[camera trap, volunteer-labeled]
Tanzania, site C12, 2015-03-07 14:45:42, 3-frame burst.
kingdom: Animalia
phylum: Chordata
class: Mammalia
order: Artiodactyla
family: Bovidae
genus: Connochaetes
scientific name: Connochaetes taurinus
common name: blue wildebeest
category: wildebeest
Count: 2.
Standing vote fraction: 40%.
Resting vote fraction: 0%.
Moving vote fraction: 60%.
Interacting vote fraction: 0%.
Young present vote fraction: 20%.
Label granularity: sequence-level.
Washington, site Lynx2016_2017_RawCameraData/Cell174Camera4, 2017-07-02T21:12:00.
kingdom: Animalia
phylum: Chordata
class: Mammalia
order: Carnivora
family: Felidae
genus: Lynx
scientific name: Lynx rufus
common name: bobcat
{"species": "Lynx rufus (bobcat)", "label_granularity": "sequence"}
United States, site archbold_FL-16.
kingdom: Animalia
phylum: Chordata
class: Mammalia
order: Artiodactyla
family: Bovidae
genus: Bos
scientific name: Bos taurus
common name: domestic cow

The problem: For this exercise, retype the entire listing exactly.

Result of this task:
[camera trap, volunteer-labeled]
Tanzania, site C12, 2015-03-07 14:45:42, 3-frame burst.
kingdom: Animalia
phylum: Chordata
class: Mammalia
order: Artiodactyla
family: Bovidae
genus: Connochaetes
scientific name: Connochaetes taurinus
common name: blue wildebeest
category: wildebeest
Count: 2.
Standing vote fraction: 40%.
Resting vote fraction: 0%.
Moving vote fraction: 60%.
Interacting vote fraction: 0%.
Young present vote fraction: 20%.
Label granularity: sequence-level.
Washington, site Lynx2016_2017_RawCameraData/Cell174Camera4, 2017-07-02T21:12:00.
kingdom: Animalia
phylum: Chordata
class: Mammalia
order: Carnivora
family: Felidae
genus: Lynx
scientific name: Lynx rufus
common name: bobcat
{"species": "Lynx rufus (bobcat)", "label_granularity": "sequence"}
United States, site archbold_FL-16.
kingdom: Animalia
phylum: Chordata
class: Mammalia
order: Artiodactyla
family: Bovidae
genus: Bos
scientific name: Bos taurus
common name: domestic cow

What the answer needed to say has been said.